Drama woensdagavond bij de Duitse Lotto, zo schijnt het.

De trekking, die in Duitsland live op televisie wordt uitgezonden, moest ongeldig verklaard worden omdat twee balletjes in de trommel waren blijven steken. Wie de zes juiste cijfers had aangekruist, mocht zich exact 22 minuten rijk rekenen. Toen doorprikte de Lotto de droom van vele miljoenen. De trekking werd als ongeldig verklaard en overgedaan.

Toch vraagt een mens zich af waarom. A priori mag je aannemen dat het voor alle ballen even waarschijnlijk is dat ze blijven steken. En dat betekent weer dat de uitslag als er een paar ballen blijven steken net zo willekeurig is als een uitslag waarbij dat niet het geval is.

En mocht het voor bepaalde ballen al waarschijnlijker zijn dat ze blijven steken, dan kan iedereen daar bij het invullen van zijn lottoformulier rekening mee houden en wordt er dus niemand bevoordeeld. Strikt genomen zou er pas reden zijn om de trekking over te doen als er aanwijzingen zijn dat er bepaalde mensen zijn met meer informatie over mogelijke steekballen dan anderen. Maar daarvan lijkt geen sprake.

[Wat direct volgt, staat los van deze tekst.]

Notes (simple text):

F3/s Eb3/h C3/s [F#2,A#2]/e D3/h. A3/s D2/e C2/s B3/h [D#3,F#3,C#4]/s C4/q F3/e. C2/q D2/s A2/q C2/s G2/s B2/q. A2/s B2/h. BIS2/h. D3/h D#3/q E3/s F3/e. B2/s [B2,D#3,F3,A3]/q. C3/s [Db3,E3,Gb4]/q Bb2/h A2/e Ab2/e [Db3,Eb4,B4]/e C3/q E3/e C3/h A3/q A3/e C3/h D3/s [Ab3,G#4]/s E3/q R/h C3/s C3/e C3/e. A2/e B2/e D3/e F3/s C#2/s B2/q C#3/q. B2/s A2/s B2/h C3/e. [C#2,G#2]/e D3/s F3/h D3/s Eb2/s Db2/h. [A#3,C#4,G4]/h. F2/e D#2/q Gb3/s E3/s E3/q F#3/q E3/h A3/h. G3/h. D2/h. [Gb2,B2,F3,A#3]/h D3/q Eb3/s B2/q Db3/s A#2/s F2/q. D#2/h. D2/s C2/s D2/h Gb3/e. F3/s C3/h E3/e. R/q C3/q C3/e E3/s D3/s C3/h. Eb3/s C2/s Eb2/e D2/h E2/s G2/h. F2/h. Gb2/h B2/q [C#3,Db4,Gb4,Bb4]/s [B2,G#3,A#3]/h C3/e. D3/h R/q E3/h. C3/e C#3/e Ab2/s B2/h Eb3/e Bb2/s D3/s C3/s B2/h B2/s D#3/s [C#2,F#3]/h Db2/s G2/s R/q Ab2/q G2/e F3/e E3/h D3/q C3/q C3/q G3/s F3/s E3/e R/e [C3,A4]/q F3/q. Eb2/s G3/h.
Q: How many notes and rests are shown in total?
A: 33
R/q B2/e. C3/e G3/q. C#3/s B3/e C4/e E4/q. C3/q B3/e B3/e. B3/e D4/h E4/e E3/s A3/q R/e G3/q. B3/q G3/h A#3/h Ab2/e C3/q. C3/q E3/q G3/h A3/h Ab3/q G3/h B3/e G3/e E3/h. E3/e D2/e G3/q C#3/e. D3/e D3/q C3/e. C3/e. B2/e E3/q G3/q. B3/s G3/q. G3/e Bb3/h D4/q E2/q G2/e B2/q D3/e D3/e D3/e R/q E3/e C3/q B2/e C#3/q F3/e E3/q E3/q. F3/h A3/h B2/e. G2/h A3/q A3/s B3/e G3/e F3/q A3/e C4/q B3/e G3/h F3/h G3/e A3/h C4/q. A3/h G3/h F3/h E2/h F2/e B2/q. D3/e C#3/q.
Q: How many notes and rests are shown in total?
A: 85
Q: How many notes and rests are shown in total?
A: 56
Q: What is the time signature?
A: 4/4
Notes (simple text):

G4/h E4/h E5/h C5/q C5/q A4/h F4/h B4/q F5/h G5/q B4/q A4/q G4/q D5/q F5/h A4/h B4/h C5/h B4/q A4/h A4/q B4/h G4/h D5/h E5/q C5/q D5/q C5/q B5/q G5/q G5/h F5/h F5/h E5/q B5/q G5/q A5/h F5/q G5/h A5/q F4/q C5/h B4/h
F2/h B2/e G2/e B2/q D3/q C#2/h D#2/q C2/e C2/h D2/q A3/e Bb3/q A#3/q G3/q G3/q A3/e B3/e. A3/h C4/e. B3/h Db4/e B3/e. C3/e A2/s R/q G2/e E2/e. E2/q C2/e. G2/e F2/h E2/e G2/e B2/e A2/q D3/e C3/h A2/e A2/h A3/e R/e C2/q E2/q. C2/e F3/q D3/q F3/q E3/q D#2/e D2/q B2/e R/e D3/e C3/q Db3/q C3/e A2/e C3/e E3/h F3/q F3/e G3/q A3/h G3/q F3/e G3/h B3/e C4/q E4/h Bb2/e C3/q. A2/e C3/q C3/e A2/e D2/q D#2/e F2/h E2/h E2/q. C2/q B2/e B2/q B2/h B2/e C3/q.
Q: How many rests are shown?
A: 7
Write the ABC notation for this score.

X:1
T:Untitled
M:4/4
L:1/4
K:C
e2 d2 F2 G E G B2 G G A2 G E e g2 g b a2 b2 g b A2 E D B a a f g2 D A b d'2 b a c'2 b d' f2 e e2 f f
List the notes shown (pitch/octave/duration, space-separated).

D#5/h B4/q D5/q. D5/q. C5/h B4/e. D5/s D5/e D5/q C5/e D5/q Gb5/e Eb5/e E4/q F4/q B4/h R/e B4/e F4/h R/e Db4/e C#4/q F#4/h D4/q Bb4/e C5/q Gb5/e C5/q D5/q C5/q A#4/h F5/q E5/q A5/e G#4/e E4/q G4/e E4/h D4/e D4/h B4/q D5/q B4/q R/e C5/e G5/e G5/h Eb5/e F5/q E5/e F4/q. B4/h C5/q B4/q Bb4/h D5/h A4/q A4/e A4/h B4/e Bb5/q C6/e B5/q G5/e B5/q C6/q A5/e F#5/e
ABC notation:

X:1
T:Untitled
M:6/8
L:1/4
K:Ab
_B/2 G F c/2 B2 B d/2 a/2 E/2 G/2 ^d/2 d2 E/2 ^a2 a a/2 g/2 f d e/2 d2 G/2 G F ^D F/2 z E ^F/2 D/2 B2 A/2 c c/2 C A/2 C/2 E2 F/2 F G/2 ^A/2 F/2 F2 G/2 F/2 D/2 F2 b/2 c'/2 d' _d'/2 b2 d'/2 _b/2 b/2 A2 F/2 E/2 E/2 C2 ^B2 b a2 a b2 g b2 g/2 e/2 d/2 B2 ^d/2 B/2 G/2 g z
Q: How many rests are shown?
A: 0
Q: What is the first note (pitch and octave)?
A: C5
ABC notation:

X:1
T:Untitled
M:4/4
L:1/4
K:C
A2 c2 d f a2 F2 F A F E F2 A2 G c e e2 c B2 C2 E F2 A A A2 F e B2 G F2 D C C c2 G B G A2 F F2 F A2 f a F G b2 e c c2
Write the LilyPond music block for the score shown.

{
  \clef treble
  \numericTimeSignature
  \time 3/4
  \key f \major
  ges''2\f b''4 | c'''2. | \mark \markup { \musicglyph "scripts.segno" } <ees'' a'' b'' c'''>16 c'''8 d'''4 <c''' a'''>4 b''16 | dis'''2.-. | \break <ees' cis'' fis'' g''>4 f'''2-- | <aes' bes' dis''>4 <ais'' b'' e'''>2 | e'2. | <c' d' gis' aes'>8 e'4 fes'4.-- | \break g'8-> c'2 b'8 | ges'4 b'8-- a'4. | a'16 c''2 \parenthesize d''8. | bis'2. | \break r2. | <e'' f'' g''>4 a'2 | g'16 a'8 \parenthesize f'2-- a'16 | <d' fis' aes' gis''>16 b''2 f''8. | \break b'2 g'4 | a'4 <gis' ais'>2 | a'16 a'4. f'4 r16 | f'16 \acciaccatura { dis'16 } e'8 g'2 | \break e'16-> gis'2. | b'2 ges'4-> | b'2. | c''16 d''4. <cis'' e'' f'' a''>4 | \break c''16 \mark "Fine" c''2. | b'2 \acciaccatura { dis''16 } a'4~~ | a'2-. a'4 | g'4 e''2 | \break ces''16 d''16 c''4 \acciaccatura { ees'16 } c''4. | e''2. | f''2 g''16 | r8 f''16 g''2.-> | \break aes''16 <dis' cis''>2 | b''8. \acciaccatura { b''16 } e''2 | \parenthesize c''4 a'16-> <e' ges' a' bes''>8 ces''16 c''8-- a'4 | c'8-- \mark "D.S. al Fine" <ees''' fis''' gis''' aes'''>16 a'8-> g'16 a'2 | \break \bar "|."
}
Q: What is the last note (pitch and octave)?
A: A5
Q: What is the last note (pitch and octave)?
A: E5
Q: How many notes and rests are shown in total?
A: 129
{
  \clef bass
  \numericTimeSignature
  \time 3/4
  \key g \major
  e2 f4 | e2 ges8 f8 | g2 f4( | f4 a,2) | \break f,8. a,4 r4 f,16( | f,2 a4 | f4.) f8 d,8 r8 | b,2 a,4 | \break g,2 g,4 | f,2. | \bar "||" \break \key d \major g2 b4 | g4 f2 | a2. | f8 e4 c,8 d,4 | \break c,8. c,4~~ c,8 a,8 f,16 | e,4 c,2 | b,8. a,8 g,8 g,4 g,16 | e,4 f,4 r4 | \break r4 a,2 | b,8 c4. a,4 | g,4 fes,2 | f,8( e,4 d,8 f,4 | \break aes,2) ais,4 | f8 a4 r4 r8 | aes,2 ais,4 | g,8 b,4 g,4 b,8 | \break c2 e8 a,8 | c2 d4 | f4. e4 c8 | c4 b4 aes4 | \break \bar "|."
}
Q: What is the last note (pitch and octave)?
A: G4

Eigenlijk zou het de trekking alleen maar spannender maken, als er zo af en toe eens een bal blijft steken. En er dan meteen bij verteld wordt welke dat is.

Panicos

Ja, wat een grap, de topman van de Cypriotische centrale bank heet Panicos. Nomen est omen, weet u wel.

Wellicht is het na deze dijenkletser nuttig om even op ’s mans RePEc pagina te kijken. Panicos is namelijk een serieuze econoom die uitgebreid publiceerde over de rol van banken in een ontwikkelende economie, en dan met name de wenselijkheid van overheidsingrijpen in die sector.

Met inachtneming van zijn lokale kennis zou Panicos van alle economen zo maar eens de beste man op zijn huidige plek kunnen zijn. De crisis op Cyprus biedt ons dus een mooie testcase om eens te zien wat al die academische wijsheid in de praktijk waard is. Vooral omdat het land in dit soort gevallen ook nog eens een nobelprijswinnaar in de economie kan invliegen.

Het is wachten tot maandag voor een eindoordeel, maar volgens specialist Michiel Bijlsma was de heffing op kleine spaarders alvast een slimme, strategische, zet.